I din really have a good start to 2008 so far. I was down with diarrhoea and fever yesterday and last night.. I was overwhelmed with sorrow with too much thinking, that i cried myself to sleep last night.. It's been a while since i last wept. Last time being the death of a good friend...
Kinda forgot how it feels like to cry... You might be asking me why do I feel sad for me to cry about? My answer: Everything.
Looking back at 2007, it wasn't really a good year for me... I wasn't converted to a permanent staff but got a little pay raise to keep me from jumping ship. I left YCK around CNY despite having helped there for a little over 5 years.. Apparently, I didn't sit well with some which caused me to leave before things became worse. I'm still single after 26 years of coming which worries me that I might end up like my uncles who are living alone. My uncle recently had a close brush with death which made me realise the fragility of life... I'm still unable to see any good in myself after all this while. I'm kinda like the average guy or quote from some "below-average" guy... Short, slightly overweight, skin problem, no driving licence, no car, no $$$. I'm glad that some of my friends out there continue to encourage me to keep my sanity in check. To Valerie, Lawrence, Ash, Agnes & Elaine, a big Thank You for making me feel good about myself from time to time.
However, the no. of ppl who seek to belittle me and bring me down out there are so many and I'm almost losing it...
I ever thought of running away from Singapore and start life anew somewhere. Somewhere where I won't be judged by others for who I truly am. But I just can't leave my family and a few of those I can truly call friends behind.
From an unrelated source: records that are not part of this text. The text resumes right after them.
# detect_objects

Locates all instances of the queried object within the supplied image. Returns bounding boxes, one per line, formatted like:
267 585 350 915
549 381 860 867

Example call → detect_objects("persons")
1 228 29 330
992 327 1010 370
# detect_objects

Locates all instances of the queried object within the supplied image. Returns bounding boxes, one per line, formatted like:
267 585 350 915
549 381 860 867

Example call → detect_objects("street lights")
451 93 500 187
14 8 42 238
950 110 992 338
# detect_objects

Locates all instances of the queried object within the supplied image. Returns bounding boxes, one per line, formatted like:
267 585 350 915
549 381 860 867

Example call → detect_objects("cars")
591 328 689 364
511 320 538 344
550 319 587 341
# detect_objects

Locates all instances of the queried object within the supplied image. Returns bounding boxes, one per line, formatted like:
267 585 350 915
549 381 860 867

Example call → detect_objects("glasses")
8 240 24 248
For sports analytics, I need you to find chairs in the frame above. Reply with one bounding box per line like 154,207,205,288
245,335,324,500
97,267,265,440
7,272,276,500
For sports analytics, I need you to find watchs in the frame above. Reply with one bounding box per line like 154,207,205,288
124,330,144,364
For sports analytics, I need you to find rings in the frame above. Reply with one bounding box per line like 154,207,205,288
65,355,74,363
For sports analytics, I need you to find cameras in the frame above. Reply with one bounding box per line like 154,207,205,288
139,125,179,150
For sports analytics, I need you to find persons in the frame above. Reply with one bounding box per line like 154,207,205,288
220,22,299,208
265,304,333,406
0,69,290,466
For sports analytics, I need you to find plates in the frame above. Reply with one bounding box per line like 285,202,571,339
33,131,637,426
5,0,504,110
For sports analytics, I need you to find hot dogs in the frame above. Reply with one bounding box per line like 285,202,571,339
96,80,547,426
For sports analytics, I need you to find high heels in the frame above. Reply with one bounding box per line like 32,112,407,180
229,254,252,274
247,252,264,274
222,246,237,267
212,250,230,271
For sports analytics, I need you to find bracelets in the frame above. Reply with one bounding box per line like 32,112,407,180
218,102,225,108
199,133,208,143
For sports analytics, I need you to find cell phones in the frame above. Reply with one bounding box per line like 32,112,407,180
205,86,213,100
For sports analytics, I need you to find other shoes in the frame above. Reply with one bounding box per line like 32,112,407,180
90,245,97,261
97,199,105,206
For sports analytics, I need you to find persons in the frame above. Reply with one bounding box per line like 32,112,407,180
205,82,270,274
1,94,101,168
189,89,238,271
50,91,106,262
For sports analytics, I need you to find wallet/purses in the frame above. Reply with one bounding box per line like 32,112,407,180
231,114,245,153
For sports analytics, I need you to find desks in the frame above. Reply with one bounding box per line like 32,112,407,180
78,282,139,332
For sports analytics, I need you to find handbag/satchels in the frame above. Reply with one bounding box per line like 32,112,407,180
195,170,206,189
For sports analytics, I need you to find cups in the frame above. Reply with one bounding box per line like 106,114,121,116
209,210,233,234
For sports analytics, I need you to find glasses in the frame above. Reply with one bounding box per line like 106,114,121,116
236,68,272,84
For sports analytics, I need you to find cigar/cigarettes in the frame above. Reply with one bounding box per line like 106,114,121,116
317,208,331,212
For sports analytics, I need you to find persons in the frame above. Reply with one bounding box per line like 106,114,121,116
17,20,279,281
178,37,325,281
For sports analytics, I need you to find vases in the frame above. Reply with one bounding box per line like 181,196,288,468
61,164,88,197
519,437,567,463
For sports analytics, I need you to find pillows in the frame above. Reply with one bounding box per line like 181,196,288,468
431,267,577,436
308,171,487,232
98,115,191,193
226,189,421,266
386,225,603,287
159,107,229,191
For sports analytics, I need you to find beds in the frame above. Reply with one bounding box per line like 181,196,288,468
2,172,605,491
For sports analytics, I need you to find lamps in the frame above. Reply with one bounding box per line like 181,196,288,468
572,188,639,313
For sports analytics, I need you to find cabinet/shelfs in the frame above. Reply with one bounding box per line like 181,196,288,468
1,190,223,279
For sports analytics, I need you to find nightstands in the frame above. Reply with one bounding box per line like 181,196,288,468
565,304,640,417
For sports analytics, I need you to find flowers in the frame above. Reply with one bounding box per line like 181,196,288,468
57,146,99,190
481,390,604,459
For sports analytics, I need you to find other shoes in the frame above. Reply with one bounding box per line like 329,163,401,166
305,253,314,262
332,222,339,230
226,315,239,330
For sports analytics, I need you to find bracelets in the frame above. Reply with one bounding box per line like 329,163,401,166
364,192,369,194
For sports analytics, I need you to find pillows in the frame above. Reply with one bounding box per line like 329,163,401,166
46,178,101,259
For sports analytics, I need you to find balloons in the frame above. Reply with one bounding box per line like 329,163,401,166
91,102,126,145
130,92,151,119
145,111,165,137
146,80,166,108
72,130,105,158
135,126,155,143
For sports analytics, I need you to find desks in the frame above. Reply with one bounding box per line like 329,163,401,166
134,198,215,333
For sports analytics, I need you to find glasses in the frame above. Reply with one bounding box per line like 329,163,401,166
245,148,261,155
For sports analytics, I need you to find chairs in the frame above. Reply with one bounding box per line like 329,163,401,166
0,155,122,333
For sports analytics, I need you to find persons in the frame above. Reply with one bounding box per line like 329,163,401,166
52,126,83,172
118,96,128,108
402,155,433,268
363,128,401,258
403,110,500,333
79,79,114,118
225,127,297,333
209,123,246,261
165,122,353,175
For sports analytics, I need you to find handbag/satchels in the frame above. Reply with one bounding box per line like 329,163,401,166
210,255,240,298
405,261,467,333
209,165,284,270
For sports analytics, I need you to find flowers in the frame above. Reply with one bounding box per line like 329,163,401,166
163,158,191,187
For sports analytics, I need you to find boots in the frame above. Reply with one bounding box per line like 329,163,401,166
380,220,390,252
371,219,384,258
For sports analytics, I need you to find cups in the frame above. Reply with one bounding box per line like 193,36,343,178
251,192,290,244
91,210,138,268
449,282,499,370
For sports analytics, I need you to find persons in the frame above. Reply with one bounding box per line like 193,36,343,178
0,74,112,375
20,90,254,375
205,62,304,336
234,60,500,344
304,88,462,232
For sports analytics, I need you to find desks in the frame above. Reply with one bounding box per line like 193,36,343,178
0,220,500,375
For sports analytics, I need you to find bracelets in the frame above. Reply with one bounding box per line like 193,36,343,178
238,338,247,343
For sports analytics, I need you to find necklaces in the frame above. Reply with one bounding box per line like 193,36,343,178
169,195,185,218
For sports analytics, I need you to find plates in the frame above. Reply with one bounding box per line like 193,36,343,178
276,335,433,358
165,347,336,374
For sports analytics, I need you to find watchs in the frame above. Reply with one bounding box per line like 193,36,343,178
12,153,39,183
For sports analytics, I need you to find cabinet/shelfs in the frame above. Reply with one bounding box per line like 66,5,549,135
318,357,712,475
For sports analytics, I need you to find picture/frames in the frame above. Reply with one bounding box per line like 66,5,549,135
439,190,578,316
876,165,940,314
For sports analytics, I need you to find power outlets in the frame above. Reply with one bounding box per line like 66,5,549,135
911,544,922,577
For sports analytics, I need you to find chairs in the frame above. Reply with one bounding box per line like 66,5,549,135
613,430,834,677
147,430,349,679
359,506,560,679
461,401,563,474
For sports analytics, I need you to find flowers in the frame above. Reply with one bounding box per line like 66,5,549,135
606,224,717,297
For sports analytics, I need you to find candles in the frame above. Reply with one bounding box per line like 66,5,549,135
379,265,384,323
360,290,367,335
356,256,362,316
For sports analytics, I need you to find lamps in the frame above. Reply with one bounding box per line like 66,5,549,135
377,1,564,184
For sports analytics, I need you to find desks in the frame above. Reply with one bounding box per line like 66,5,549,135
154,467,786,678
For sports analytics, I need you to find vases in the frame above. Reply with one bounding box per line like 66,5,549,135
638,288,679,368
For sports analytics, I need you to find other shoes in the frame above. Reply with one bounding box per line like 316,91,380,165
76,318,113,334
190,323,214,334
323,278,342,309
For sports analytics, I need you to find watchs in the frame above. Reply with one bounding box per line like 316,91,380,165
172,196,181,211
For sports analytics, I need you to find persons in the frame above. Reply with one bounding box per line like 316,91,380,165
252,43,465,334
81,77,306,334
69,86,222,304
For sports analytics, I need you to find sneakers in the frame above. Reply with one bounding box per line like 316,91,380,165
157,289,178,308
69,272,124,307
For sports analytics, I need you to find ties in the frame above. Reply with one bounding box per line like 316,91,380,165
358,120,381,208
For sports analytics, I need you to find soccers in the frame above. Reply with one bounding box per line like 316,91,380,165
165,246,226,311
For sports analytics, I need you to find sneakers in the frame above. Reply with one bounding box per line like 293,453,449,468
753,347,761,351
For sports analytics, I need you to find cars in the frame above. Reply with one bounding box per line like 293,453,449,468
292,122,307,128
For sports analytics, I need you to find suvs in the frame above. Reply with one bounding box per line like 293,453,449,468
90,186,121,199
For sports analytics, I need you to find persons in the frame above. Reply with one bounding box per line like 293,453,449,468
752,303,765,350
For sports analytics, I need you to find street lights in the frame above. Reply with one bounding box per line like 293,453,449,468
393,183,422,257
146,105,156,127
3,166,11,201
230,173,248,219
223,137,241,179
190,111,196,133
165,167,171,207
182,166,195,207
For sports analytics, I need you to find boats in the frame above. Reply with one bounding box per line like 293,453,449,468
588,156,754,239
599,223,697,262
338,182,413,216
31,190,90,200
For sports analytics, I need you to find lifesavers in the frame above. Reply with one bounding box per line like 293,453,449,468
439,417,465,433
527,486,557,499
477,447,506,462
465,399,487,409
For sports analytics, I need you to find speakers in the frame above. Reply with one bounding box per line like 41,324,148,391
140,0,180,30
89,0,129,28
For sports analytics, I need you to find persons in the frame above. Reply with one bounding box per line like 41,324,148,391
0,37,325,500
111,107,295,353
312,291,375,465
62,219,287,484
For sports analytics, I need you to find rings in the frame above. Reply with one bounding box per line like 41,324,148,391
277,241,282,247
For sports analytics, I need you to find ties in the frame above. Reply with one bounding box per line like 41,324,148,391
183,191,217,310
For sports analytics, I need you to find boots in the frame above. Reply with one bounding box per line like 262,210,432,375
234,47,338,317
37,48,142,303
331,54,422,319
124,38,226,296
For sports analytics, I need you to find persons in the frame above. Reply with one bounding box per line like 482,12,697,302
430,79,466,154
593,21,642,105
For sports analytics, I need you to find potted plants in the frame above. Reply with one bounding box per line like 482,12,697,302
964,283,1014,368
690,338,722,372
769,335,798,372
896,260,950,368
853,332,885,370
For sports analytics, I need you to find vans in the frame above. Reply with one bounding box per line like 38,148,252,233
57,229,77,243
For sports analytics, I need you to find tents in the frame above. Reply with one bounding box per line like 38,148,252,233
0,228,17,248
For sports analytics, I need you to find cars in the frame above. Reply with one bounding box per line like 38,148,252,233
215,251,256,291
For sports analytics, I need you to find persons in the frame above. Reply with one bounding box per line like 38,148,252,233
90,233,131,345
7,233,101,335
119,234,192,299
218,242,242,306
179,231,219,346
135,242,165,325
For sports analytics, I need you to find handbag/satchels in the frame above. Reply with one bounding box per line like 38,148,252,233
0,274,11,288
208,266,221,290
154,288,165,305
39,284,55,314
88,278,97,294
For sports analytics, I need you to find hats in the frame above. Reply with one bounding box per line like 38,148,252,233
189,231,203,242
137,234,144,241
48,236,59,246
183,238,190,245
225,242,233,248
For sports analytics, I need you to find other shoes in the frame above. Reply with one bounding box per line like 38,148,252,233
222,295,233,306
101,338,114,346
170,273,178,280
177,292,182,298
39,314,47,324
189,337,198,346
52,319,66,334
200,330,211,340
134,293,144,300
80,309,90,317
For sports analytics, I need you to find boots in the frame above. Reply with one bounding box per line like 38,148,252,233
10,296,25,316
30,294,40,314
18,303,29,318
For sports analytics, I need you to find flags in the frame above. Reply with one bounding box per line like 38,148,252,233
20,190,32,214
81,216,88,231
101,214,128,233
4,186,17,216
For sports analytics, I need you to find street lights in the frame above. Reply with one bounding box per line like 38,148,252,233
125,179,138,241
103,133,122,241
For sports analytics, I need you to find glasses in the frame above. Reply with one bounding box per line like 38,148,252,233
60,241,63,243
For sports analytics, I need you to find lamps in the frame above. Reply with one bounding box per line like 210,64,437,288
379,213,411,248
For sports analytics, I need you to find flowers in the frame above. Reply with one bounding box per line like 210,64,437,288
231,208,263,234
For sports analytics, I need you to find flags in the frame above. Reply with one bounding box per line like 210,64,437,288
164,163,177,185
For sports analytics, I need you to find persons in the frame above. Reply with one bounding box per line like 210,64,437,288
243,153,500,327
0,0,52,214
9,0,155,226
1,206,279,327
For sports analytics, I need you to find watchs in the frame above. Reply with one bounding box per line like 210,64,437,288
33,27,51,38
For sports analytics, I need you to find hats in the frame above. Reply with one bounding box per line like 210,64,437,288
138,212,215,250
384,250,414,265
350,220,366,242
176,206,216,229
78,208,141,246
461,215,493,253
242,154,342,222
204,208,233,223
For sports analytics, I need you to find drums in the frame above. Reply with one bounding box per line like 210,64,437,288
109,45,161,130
It takes a lot of courage to do so and I'm afraid I can't do that.
I have been known to be too nice to others such that many people take me for granted and seek to exploit me which saddens me more that such people can stoop so low for personal benefit.
Stuff to do in 2008:
a) Get a driving licence
b) Slim down, (can't do much abt height anyway)
Not gotta let ppl look down upon me anymore...
Enough of my tirade, back to sleep now.